Najsłynniejszą katastrofą transatlantyku było oczywiście zatonięcie „Titanica" w nocy z 14 na 15 kwietnia 1912 roku, po zderzeniu z górą lodową. Przypomnijmy tylko kilka wątków. Po pierwsze, „Titanic" był ukoronowaniem postępu technicznego swoich czasów: zastosowano w nim np. podział kadłuba na 16 wodoszczelnych przedziałów oddzielonych grodziami, które można było zamykać automatycznie z kapitańskiego mostka. Powszechne było przekonanie (choć ani konstruktor, ani budująca statek stocznia nigdy tego nie twierdzili), że jest „praktycznie niezatapialny". Uległ mu nawet doświadczony kapitan „Titanica" Edward John Smith, który powiedział: „Nie potrafię sobie wyobrazić warunków, które mogłyby spowodować zatonięcie tego statku, ani żadnego rzeczywiście poważnego wypadku, jaki mógłby mu się przytrafić. Współczesne budownictwo okrętowe ma już tego rodzaju problemy daleko za sobą".

Wydawało się, że groźne wypadki na morzu są przeszłością: w 1909 doszło do kolizji wiozącego prawie 750 pasażerów transatlantyku „Republic" z liniowcem „Florida". Dzięki solidnej konstrukcji, pierwszemu w historii użyciu radia do wezwania pomocy i sprawnej akcji ratunkowej, w której brało udział kilka innych statków, udało się ocalić prawie wszystkich płynących na nich ludzi.

Podczas dziewiczego rejsu „Titanica" happy endu nie było.
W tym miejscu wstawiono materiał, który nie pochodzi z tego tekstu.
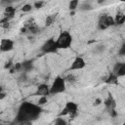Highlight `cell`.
<instances>
[{"mask_svg": "<svg viewBox=\"0 0 125 125\" xmlns=\"http://www.w3.org/2000/svg\"><path fill=\"white\" fill-rule=\"evenodd\" d=\"M43 111L42 106L31 102H22L17 111L16 121L17 123L21 122H33L39 118Z\"/></svg>", "mask_w": 125, "mask_h": 125, "instance_id": "obj_1", "label": "cell"}, {"mask_svg": "<svg viewBox=\"0 0 125 125\" xmlns=\"http://www.w3.org/2000/svg\"><path fill=\"white\" fill-rule=\"evenodd\" d=\"M73 42V37L70 34V32L68 31H61L60 34L58 35L57 39H56V43H57V47L59 50H64L69 48L72 45Z\"/></svg>", "mask_w": 125, "mask_h": 125, "instance_id": "obj_2", "label": "cell"}, {"mask_svg": "<svg viewBox=\"0 0 125 125\" xmlns=\"http://www.w3.org/2000/svg\"><path fill=\"white\" fill-rule=\"evenodd\" d=\"M66 90V81L62 76H57L52 85L50 86V95H58L61 93H64Z\"/></svg>", "mask_w": 125, "mask_h": 125, "instance_id": "obj_3", "label": "cell"}, {"mask_svg": "<svg viewBox=\"0 0 125 125\" xmlns=\"http://www.w3.org/2000/svg\"><path fill=\"white\" fill-rule=\"evenodd\" d=\"M111 26H114L113 17L105 13L101 14L98 19V28L101 30H105Z\"/></svg>", "mask_w": 125, "mask_h": 125, "instance_id": "obj_4", "label": "cell"}, {"mask_svg": "<svg viewBox=\"0 0 125 125\" xmlns=\"http://www.w3.org/2000/svg\"><path fill=\"white\" fill-rule=\"evenodd\" d=\"M78 113V104L72 101H68L65 103L62 110L60 112L59 116H65V115H70L71 117H75Z\"/></svg>", "mask_w": 125, "mask_h": 125, "instance_id": "obj_5", "label": "cell"}, {"mask_svg": "<svg viewBox=\"0 0 125 125\" xmlns=\"http://www.w3.org/2000/svg\"><path fill=\"white\" fill-rule=\"evenodd\" d=\"M40 51L43 53V54H57L59 49L57 47V43H56V40L51 37V38H48L41 46L40 48Z\"/></svg>", "mask_w": 125, "mask_h": 125, "instance_id": "obj_6", "label": "cell"}, {"mask_svg": "<svg viewBox=\"0 0 125 125\" xmlns=\"http://www.w3.org/2000/svg\"><path fill=\"white\" fill-rule=\"evenodd\" d=\"M86 66V62L84 60L83 57H80V56H77L73 59L68 70L70 71H74V70H80V69H83L84 67Z\"/></svg>", "mask_w": 125, "mask_h": 125, "instance_id": "obj_7", "label": "cell"}, {"mask_svg": "<svg viewBox=\"0 0 125 125\" xmlns=\"http://www.w3.org/2000/svg\"><path fill=\"white\" fill-rule=\"evenodd\" d=\"M15 48V42L9 38H3L0 41V52L8 53L13 51Z\"/></svg>", "mask_w": 125, "mask_h": 125, "instance_id": "obj_8", "label": "cell"}, {"mask_svg": "<svg viewBox=\"0 0 125 125\" xmlns=\"http://www.w3.org/2000/svg\"><path fill=\"white\" fill-rule=\"evenodd\" d=\"M104 105H105V108L108 110V112L112 115V116H115L116 115V111H115V107H116V102L115 100L113 99V97L108 94L107 98L105 99L104 101Z\"/></svg>", "mask_w": 125, "mask_h": 125, "instance_id": "obj_9", "label": "cell"}, {"mask_svg": "<svg viewBox=\"0 0 125 125\" xmlns=\"http://www.w3.org/2000/svg\"><path fill=\"white\" fill-rule=\"evenodd\" d=\"M112 74H114L117 78L118 77H123L125 75V62H117L113 64L112 67Z\"/></svg>", "mask_w": 125, "mask_h": 125, "instance_id": "obj_10", "label": "cell"}, {"mask_svg": "<svg viewBox=\"0 0 125 125\" xmlns=\"http://www.w3.org/2000/svg\"><path fill=\"white\" fill-rule=\"evenodd\" d=\"M34 95L39 97H48L50 95V86H48L46 83L39 84L34 92Z\"/></svg>", "mask_w": 125, "mask_h": 125, "instance_id": "obj_11", "label": "cell"}, {"mask_svg": "<svg viewBox=\"0 0 125 125\" xmlns=\"http://www.w3.org/2000/svg\"><path fill=\"white\" fill-rule=\"evenodd\" d=\"M114 21V25H122L125 22V14L122 11L116 12L115 16L113 17Z\"/></svg>", "mask_w": 125, "mask_h": 125, "instance_id": "obj_12", "label": "cell"}, {"mask_svg": "<svg viewBox=\"0 0 125 125\" xmlns=\"http://www.w3.org/2000/svg\"><path fill=\"white\" fill-rule=\"evenodd\" d=\"M21 71H24V72L30 71V70L33 68V62H32L31 60L24 61V62H21Z\"/></svg>", "mask_w": 125, "mask_h": 125, "instance_id": "obj_13", "label": "cell"}, {"mask_svg": "<svg viewBox=\"0 0 125 125\" xmlns=\"http://www.w3.org/2000/svg\"><path fill=\"white\" fill-rule=\"evenodd\" d=\"M78 9L80 11H90V10L93 9V7H92V5L89 2H83V3L79 4Z\"/></svg>", "mask_w": 125, "mask_h": 125, "instance_id": "obj_14", "label": "cell"}, {"mask_svg": "<svg viewBox=\"0 0 125 125\" xmlns=\"http://www.w3.org/2000/svg\"><path fill=\"white\" fill-rule=\"evenodd\" d=\"M105 83H106V84H118V78H117L114 74L110 73V75L106 78Z\"/></svg>", "mask_w": 125, "mask_h": 125, "instance_id": "obj_15", "label": "cell"}, {"mask_svg": "<svg viewBox=\"0 0 125 125\" xmlns=\"http://www.w3.org/2000/svg\"><path fill=\"white\" fill-rule=\"evenodd\" d=\"M55 20H56V15L47 16L46 19H45V25H46V26H50L52 23H54Z\"/></svg>", "mask_w": 125, "mask_h": 125, "instance_id": "obj_16", "label": "cell"}, {"mask_svg": "<svg viewBox=\"0 0 125 125\" xmlns=\"http://www.w3.org/2000/svg\"><path fill=\"white\" fill-rule=\"evenodd\" d=\"M104 50H105V46H104V44H99V45H97V46L94 48L93 52H94L95 54H99V55H100V54L104 53Z\"/></svg>", "mask_w": 125, "mask_h": 125, "instance_id": "obj_17", "label": "cell"}, {"mask_svg": "<svg viewBox=\"0 0 125 125\" xmlns=\"http://www.w3.org/2000/svg\"><path fill=\"white\" fill-rule=\"evenodd\" d=\"M53 125H67V122H66V120H65L63 117L58 116V117L55 119Z\"/></svg>", "mask_w": 125, "mask_h": 125, "instance_id": "obj_18", "label": "cell"}, {"mask_svg": "<svg viewBox=\"0 0 125 125\" xmlns=\"http://www.w3.org/2000/svg\"><path fill=\"white\" fill-rule=\"evenodd\" d=\"M78 6H79V1H78V0H72V1H70L69 4H68V9H69L70 11H73V10L77 9Z\"/></svg>", "mask_w": 125, "mask_h": 125, "instance_id": "obj_19", "label": "cell"}, {"mask_svg": "<svg viewBox=\"0 0 125 125\" xmlns=\"http://www.w3.org/2000/svg\"><path fill=\"white\" fill-rule=\"evenodd\" d=\"M31 10H32V5H30V4H25V5H23L21 7V11L23 13H28Z\"/></svg>", "mask_w": 125, "mask_h": 125, "instance_id": "obj_20", "label": "cell"}, {"mask_svg": "<svg viewBox=\"0 0 125 125\" xmlns=\"http://www.w3.org/2000/svg\"><path fill=\"white\" fill-rule=\"evenodd\" d=\"M47 102H48L47 97H39V100H38L37 104L40 105V106H43L45 104H47Z\"/></svg>", "mask_w": 125, "mask_h": 125, "instance_id": "obj_21", "label": "cell"}, {"mask_svg": "<svg viewBox=\"0 0 125 125\" xmlns=\"http://www.w3.org/2000/svg\"><path fill=\"white\" fill-rule=\"evenodd\" d=\"M44 5H45V2H44V1H36V2H34V3H33L34 8H36V9L42 8Z\"/></svg>", "mask_w": 125, "mask_h": 125, "instance_id": "obj_22", "label": "cell"}, {"mask_svg": "<svg viewBox=\"0 0 125 125\" xmlns=\"http://www.w3.org/2000/svg\"><path fill=\"white\" fill-rule=\"evenodd\" d=\"M119 55L120 56L125 55V44H122V46H121V48L119 50Z\"/></svg>", "mask_w": 125, "mask_h": 125, "instance_id": "obj_23", "label": "cell"}, {"mask_svg": "<svg viewBox=\"0 0 125 125\" xmlns=\"http://www.w3.org/2000/svg\"><path fill=\"white\" fill-rule=\"evenodd\" d=\"M6 98V94L4 93V92H1L0 93V100H3V99H5Z\"/></svg>", "mask_w": 125, "mask_h": 125, "instance_id": "obj_24", "label": "cell"}, {"mask_svg": "<svg viewBox=\"0 0 125 125\" xmlns=\"http://www.w3.org/2000/svg\"><path fill=\"white\" fill-rule=\"evenodd\" d=\"M32 122H21V123H19L18 125H31Z\"/></svg>", "mask_w": 125, "mask_h": 125, "instance_id": "obj_25", "label": "cell"}, {"mask_svg": "<svg viewBox=\"0 0 125 125\" xmlns=\"http://www.w3.org/2000/svg\"><path fill=\"white\" fill-rule=\"evenodd\" d=\"M102 104L101 100H100V99H97V100H96V103L94 104V105H98V104Z\"/></svg>", "mask_w": 125, "mask_h": 125, "instance_id": "obj_26", "label": "cell"}, {"mask_svg": "<svg viewBox=\"0 0 125 125\" xmlns=\"http://www.w3.org/2000/svg\"><path fill=\"white\" fill-rule=\"evenodd\" d=\"M1 92H3V89H2V87L0 86V93H1Z\"/></svg>", "mask_w": 125, "mask_h": 125, "instance_id": "obj_27", "label": "cell"}]
</instances>
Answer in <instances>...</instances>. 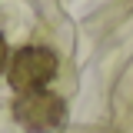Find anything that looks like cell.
Returning <instances> with one entry per match:
<instances>
[{"label":"cell","instance_id":"cell-1","mask_svg":"<svg viewBox=\"0 0 133 133\" xmlns=\"http://www.w3.org/2000/svg\"><path fill=\"white\" fill-rule=\"evenodd\" d=\"M57 77V53L47 47H23L14 53V60L7 66V80L10 90L33 93V90H47V83Z\"/></svg>","mask_w":133,"mask_h":133},{"label":"cell","instance_id":"cell-3","mask_svg":"<svg viewBox=\"0 0 133 133\" xmlns=\"http://www.w3.org/2000/svg\"><path fill=\"white\" fill-rule=\"evenodd\" d=\"M7 57H10V53H7V40L0 37V73H3V66H7Z\"/></svg>","mask_w":133,"mask_h":133},{"label":"cell","instance_id":"cell-2","mask_svg":"<svg viewBox=\"0 0 133 133\" xmlns=\"http://www.w3.org/2000/svg\"><path fill=\"white\" fill-rule=\"evenodd\" d=\"M14 120L30 133H50L60 130L66 120V103L60 93L50 90H33V93H20L14 100Z\"/></svg>","mask_w":133,"mask_h":133}]
</instances>
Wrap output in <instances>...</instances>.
Kapitan i radiotelegrafiści zlekceważyli informacje o górach lodowych na trasie statku. Było za mało szalup ratunkowych, a gdy woda wdarła się do sześciu przedziałów, okazało się, że owa „praktyczna niezatapialność" jest fikcją, ponieważ statek mógł się utrzymać na powierzchni przy zalanych maksymalnie czterech przedziałach. Współcześni badacze wskazują na niską jakość ówczesnej stali, która dodatkowo w niskiej temperaturze otoczenia stała się krucha i podatna na uszkodzenia.

Z tragedii „Titanica" wyciągnięto wnioski, poprawiając przepisy dotyczące ilości szalup czy zasad posługiwania się radiem, jednak wiadomo, że nie da się przewidzieć i uregulować wszystkiego. Mało kto wie, że dwa lata później doszło do kolejnej, równie dramatycznej katastrofy transatlantyku, kiedy to na rzece św. Wawrzyńca „Empress of Ireland" zderzył się we mgle z norweskim statkiem „Storstad". Potężny transatlantyk w kwadrans przewrócił się i zatonął, pociągając za sobą 1014 pasażerów.

Ogień na wodzie

Jerzy Miciński pisał w „Archiwum Neptuna": „Pożar na morzu! Słowa te na pozór nie mają w sobie takiej grozy, jak sztorm, mgła czy tajfun. Bo przecież tyle wody naokoło – jest czym gasić! – można sobie pomyśleć. A jednak wiele pięknych statków i wielu ludzi zginęło straszną śmiercią". Drewno, smoła, płótno, liny – materiały, z których niegdyś budowano statki, sprawiały, że ogień błyskawicznie trawił jednostki. Nawet obecnie przy istniejących systemach gaśniczych i ratunkowych pożar na pokładzie niesie śmiertelne niebezpieczeństwo.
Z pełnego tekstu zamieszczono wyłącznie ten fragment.